You are viewing a plain text version of this content. The canonical link for it is here.
Posted to commits@spark.apache.org by li...@apache.org on 2017/10/25 06:02:14 UTC
spark git commit: [SPARK-13947][SQL] The error message from using an invalid column reference is not clear

Repository: spark
Updated Branches:
  refs/heads/master 524abb996 -> 427359f07


[SPARK-13947][SQL] The error message from using an invalid column reference is not clear

## What changes were proposed in this pull request?

 Rewritten error message for clarity. Added extra information in case of attribute name collision, hinting the user to double-check referencing two different tables

## How was this patch tested?

No functional changes, only final message has changed. It has been tested manually against the situation proposed in the JIRA ticket.

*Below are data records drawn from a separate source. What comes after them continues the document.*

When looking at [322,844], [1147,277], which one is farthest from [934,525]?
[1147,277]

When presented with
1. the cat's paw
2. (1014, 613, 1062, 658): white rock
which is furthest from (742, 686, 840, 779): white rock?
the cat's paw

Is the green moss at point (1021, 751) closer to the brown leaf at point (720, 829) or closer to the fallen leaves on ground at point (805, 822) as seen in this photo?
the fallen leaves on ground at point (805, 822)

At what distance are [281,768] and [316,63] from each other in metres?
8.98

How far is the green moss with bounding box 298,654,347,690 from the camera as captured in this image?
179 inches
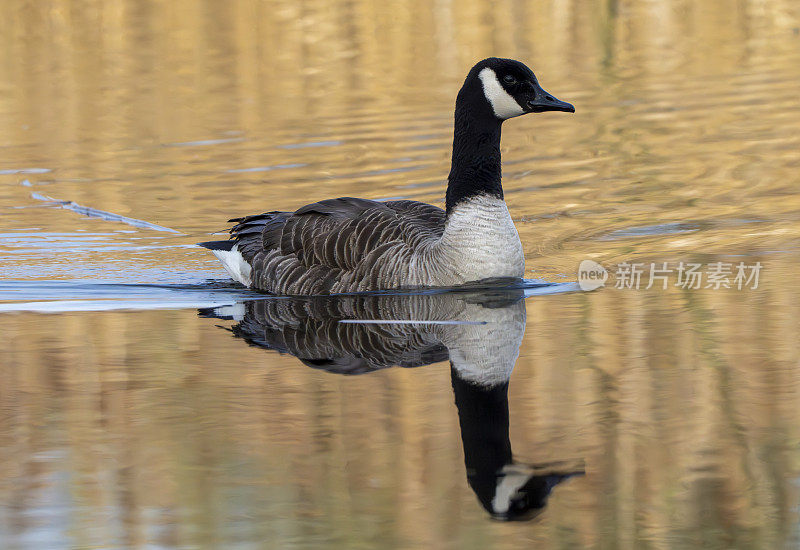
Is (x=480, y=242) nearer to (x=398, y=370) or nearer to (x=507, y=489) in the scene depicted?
(x=398, y=370)

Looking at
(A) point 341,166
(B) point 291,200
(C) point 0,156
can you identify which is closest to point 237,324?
(B) point 291,200

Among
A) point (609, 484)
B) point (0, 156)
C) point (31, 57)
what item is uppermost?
point (31, 57)

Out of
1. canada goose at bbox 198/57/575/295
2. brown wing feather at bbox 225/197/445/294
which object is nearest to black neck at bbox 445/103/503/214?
canada goose at bbox 198/57/575/295

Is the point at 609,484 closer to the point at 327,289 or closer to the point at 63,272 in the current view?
the point at 327,289

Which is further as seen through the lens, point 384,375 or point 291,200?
point 291,200

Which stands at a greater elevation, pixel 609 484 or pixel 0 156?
pixel 0 156

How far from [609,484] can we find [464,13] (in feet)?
94.4

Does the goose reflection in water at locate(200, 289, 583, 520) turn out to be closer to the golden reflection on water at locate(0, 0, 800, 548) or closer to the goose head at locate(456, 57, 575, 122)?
the golden reflection on water at locate(0, 0, 800, 548)

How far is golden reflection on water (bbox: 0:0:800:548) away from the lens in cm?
564

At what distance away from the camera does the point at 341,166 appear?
17.1m

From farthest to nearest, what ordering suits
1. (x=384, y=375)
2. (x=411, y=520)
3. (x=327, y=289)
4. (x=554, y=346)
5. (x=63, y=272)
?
(x=63, y=272) → (x=327, y=289) → (x=554, y=346) → (x=384, y=375) → (x=411, y=520)

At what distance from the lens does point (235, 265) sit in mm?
11969

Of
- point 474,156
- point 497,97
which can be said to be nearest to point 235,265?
point 474,156

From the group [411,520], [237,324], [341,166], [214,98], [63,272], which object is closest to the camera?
[411,520]
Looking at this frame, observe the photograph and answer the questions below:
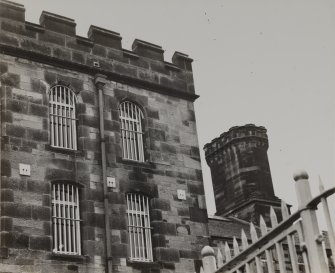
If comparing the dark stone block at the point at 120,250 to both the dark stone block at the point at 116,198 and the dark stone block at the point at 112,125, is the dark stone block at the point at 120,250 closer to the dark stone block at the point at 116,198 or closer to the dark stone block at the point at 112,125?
the dark stone block at the point at 116,198

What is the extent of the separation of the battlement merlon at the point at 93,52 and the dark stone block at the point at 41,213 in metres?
4.63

Automated tests in repository pass.

This PR is original work from me and I license this work to the Spark project

Author: Ruben Berenguel Montoro <ru...@mostlymaths.net>
Author: Ruben Berenguel Montoro <ru...@dreamattic.com>
Author: Ruben Berenguel <ru...@mostlymaths.net>

Closes #17100 from rberenguel/SPARK-13947-error-message.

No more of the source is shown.